When Will I See You Again is the title of the fourth studio album by singer-songwriter & producer Thomas Anders. It was released in 1993, and was produced by Ralf Stemmann and Christian De Walden (Amanda Lear). It features a remake of The Three Degrees' classics When Will I See You Again.
I'll Love You Forever, The Love in Me and When Will I See You Again (duet with The Three Degrees) were released as singles.

Marathon Of Life was written by Ralf Stemmann for the Swedish movie "Stockholm Marathon", where Anders played a small part.

I'll Love You Forever was covered by Norwegian singer Wencke Myhre in 1994 and by Filipino trio "Vanna Vanna" in 1995.

Set tasks:
- A) Summarize the album text in two sentences.
- B) Print the passage of the album text that opens with the words containing "When Will I See You Again is" and closes with "released as singles.".

Questions about scene geometry:
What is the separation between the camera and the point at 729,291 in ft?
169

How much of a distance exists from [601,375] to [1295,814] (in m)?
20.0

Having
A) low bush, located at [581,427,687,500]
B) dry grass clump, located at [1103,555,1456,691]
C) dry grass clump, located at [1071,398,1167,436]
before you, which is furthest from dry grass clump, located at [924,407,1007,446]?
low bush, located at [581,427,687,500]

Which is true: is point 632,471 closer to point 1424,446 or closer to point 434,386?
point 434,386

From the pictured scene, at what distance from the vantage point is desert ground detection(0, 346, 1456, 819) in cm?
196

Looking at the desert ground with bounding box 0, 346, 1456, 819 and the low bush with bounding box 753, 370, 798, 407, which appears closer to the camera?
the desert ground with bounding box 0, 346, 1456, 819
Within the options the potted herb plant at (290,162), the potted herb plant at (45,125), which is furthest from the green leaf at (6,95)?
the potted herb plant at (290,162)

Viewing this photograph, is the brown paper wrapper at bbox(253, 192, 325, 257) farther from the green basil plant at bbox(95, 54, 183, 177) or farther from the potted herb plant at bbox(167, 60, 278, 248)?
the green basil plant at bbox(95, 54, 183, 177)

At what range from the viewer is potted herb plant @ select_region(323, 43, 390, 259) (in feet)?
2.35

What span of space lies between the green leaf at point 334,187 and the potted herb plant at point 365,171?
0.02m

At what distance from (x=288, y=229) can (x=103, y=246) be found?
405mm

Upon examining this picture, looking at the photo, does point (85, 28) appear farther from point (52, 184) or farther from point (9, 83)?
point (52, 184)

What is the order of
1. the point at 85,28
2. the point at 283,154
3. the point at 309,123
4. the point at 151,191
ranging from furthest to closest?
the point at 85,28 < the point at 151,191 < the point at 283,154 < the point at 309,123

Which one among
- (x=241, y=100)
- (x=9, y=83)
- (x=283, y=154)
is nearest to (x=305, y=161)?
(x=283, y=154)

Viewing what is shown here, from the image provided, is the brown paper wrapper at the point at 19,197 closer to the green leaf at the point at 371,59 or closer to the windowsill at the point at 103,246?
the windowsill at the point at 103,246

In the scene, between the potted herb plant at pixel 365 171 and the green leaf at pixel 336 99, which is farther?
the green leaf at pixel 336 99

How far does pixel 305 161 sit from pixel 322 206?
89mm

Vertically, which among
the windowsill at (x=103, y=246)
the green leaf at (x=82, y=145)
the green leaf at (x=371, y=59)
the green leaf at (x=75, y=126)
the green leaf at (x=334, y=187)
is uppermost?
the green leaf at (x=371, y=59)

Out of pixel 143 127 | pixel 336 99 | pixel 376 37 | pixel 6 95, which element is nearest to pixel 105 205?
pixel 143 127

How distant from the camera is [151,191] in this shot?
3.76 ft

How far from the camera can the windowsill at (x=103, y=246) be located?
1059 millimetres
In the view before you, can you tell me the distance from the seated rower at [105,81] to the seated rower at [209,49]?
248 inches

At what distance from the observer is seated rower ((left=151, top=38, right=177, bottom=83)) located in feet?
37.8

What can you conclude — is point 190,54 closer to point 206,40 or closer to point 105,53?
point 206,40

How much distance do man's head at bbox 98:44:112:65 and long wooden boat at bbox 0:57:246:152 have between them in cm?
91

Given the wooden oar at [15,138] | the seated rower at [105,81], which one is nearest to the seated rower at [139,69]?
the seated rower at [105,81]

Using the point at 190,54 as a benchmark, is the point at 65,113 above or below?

The solutions:
- A) When Will I See You Again is Thomas Anders's fourth studio album, released in 1993 and produced by Ralf Stemmann and Christian De Walden. It includes a remake of The Three Degrees' When Will I See You Again, and three of its tracks, including that song as a duet with The Three Degrees, were released as singles.

- B)
When Will I See You Again is the title of the fourth studio album by singer-songwriter & producer Thomas Anders. It was released in 1993, and was produced by Ralf Stemmann and Christian De Walden (Amanda Lear). It features a remake of The Three Degrees' classics When Will I See You Again.
I'll Love You Forever, The Love in Me and When Will I See You Again (duet with The Three Degrees) were released as singles.